Perry Engel wrote at 10/2/2013 7:09:49 PM:

Did not see what the patent claims are on the link. Can you be more specific as to where I can find it? Without knowing the specifics, I don't see a claim that would be enforcable. I suspect the "patent pending" is a marketing ploy. is it a utility patent? or a design patent? pending means not yet approved (and might not be). so,, if you are doing a start-up it makes for good marketing to sound like you have exclusive rights to a process. Even if that workflow has been seen in prior art (several instructables and thingiverse postings come to mind) I think the patent (if it is in fact pending) is probably a design patent (this was what was called in the toy industry "a red button patent" not something that could be realistically enforced.)
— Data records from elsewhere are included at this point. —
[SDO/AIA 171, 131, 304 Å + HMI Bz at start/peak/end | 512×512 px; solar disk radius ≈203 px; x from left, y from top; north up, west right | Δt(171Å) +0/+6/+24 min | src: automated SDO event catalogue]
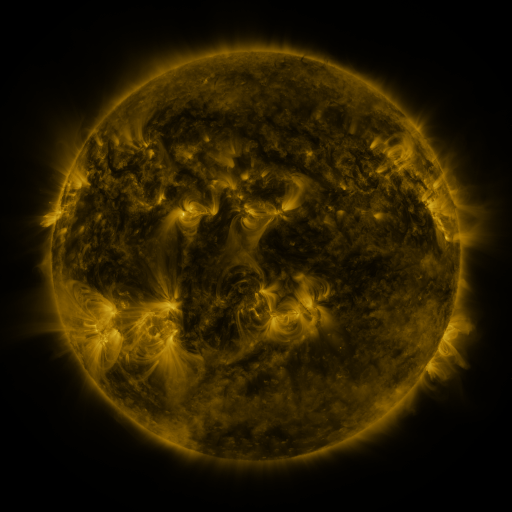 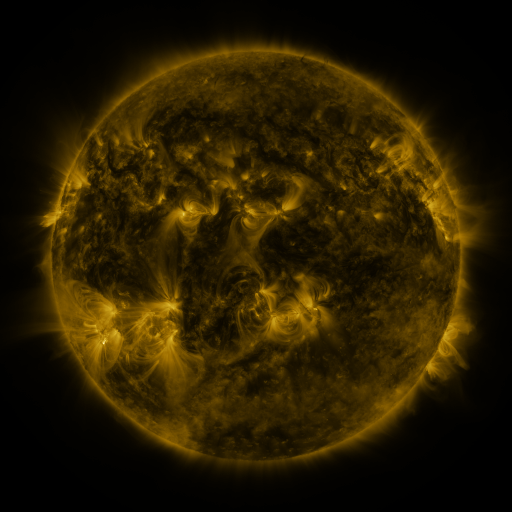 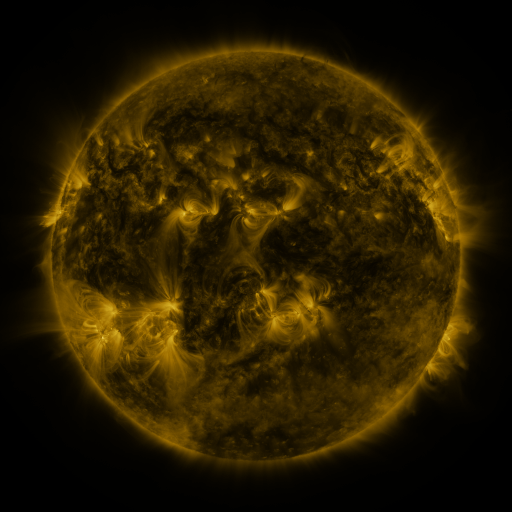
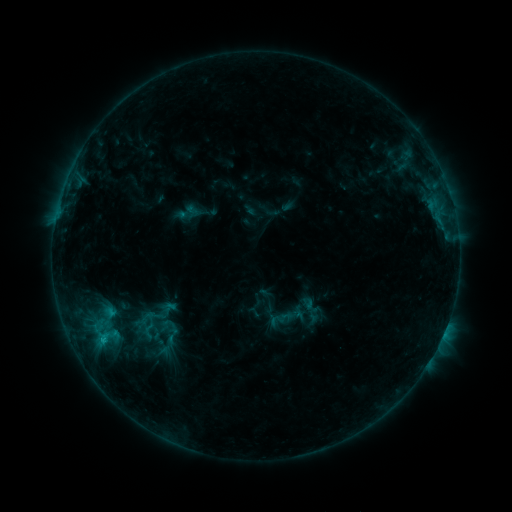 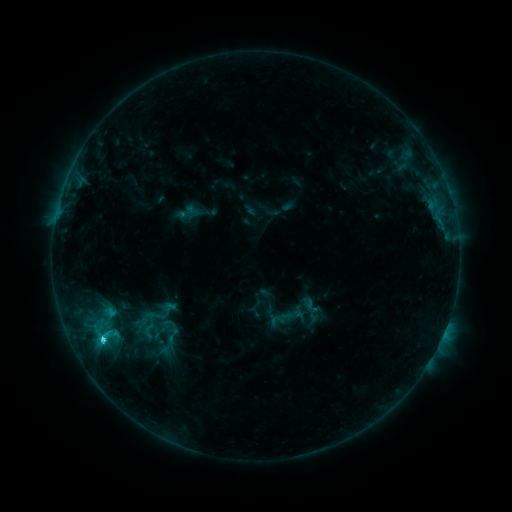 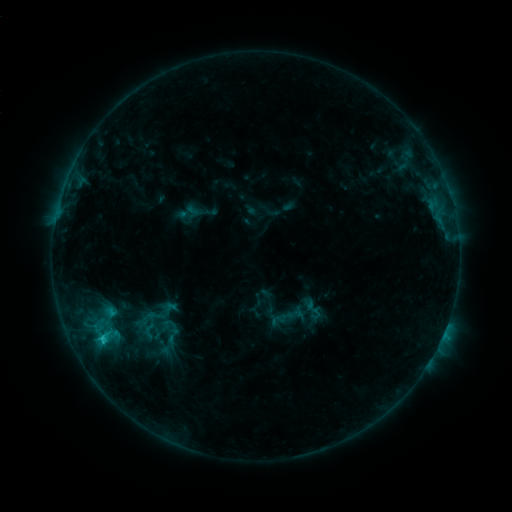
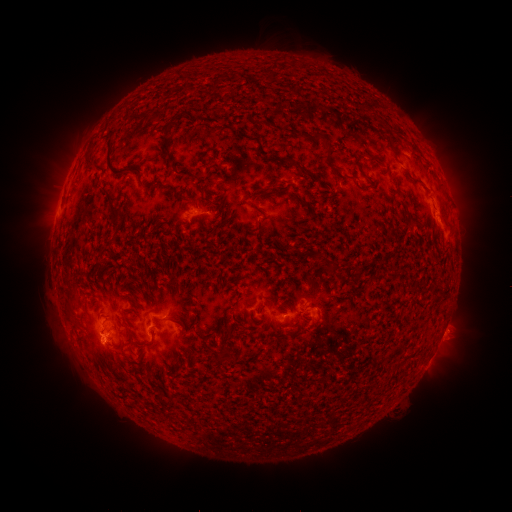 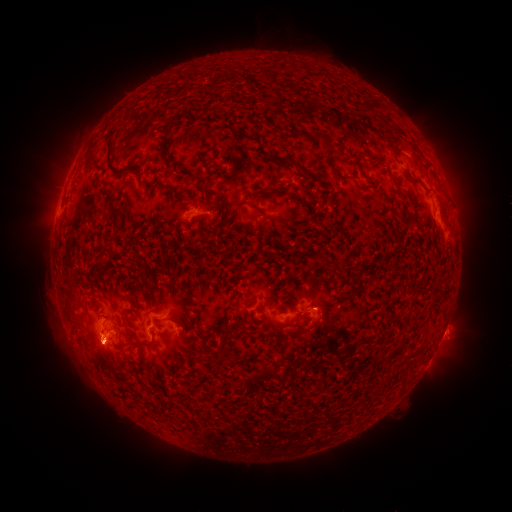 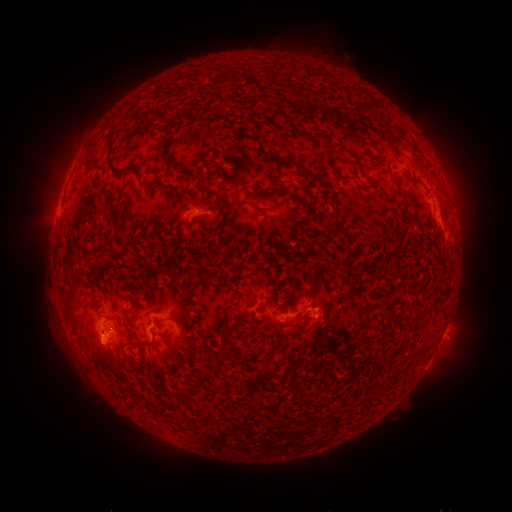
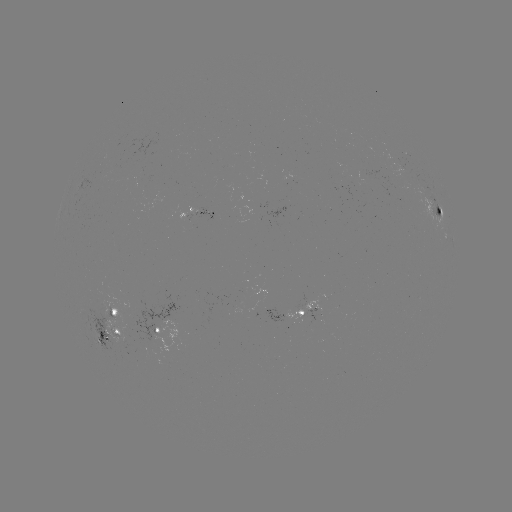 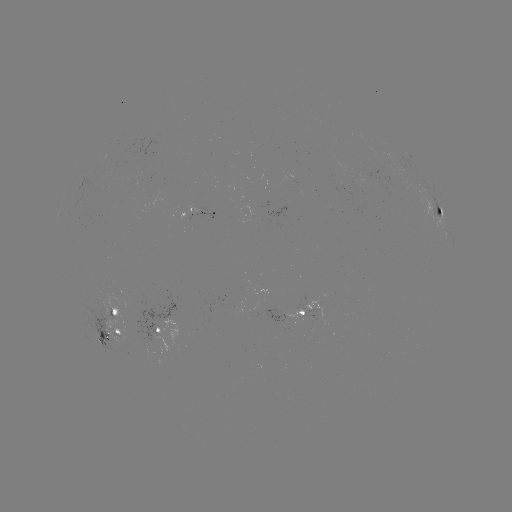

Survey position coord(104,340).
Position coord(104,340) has C1.8 flare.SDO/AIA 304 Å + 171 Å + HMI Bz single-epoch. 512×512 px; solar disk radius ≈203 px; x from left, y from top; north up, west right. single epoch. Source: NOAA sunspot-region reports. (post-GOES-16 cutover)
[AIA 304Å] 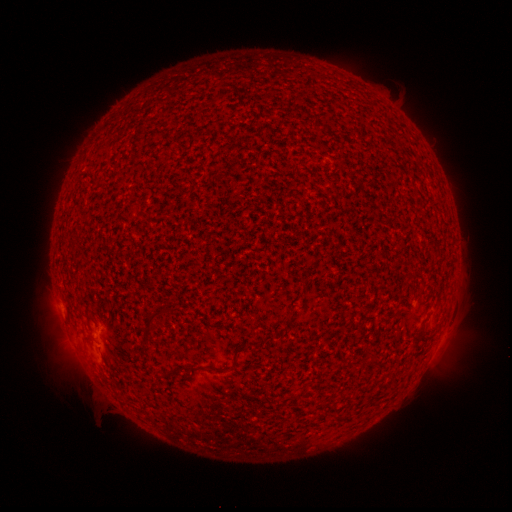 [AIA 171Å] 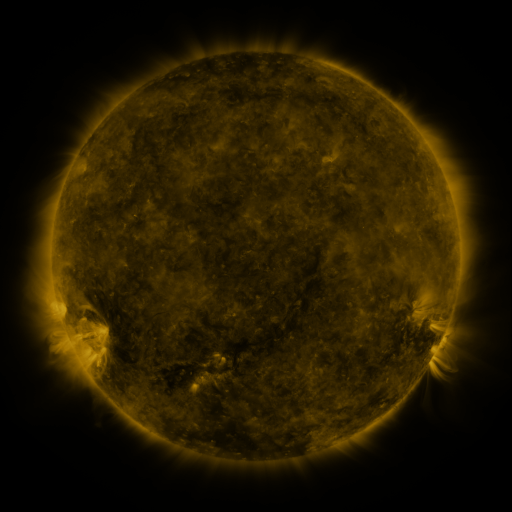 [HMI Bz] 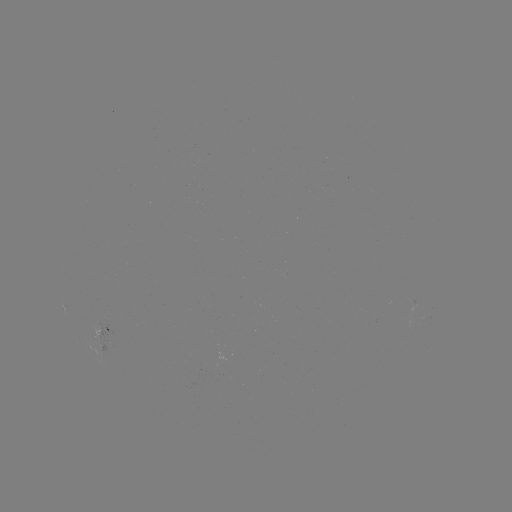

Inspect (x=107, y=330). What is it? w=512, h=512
spotted active region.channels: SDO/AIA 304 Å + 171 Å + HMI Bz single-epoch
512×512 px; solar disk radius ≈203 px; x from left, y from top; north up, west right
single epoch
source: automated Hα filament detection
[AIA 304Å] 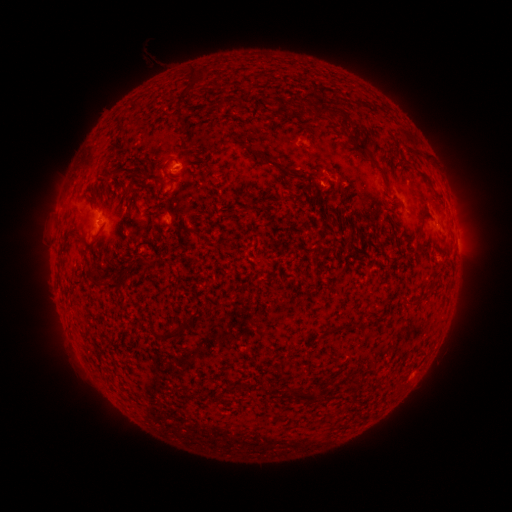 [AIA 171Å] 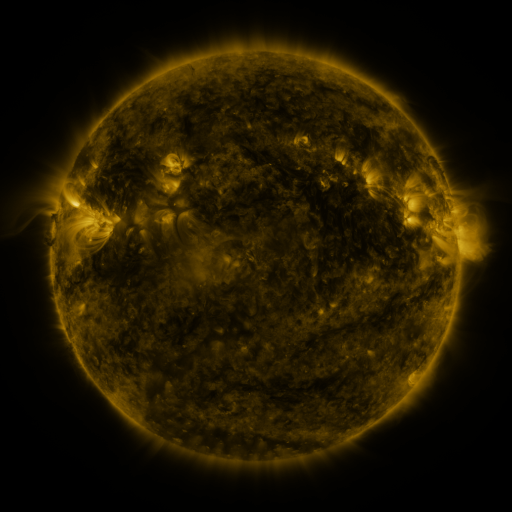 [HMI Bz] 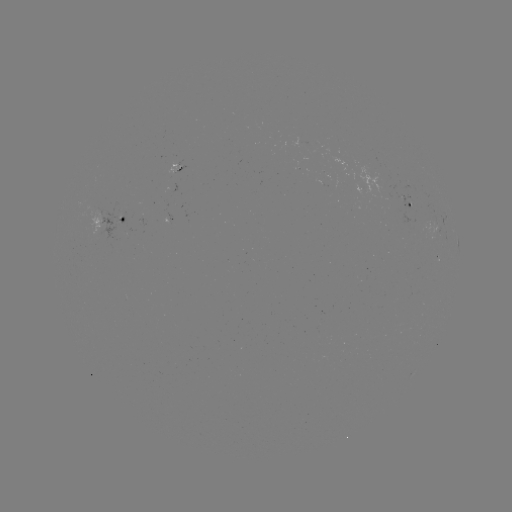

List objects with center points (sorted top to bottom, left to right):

pixeldoppleganger wrote at 10/2/2013 7:02:52 PM:

Welcome to the new world of business 3.0 USA style Undeliverable kickstarted projects/ideas/fantasies & Indiegogo handouts. Layer this with pseudo patent trolls and a overwhelmed patent office and one sees where we are headed... High unemployment with college grads should only compound this ridiculousness, as we'll see more 'start ups'

Anita wrote at 10/2/2013 1:09:02 PM:

Patent!?! Are you kidding me? He could have take it from this June post: http://b9creator.com/support/?mingleforumaction=viewtopic&t=653

Tim wrote at 10/2/2013 5:03:37 AM:

This is ridiculous. Brian is using indiegogo to fund a business, not a product. He's applied for a patent for his unoriginal "invention" despite the glut of prior art on making chocolates using 3D scanning and printing. If he wants to make a profitable business out of this, he should come to indiegogo with an actual product, or court investors, where he will be accountable to outsiders. I personally think it's ridiculous to patent an idea that you're planning to crowdsource but I'm not the arbiter of indiegogo or kickstarter.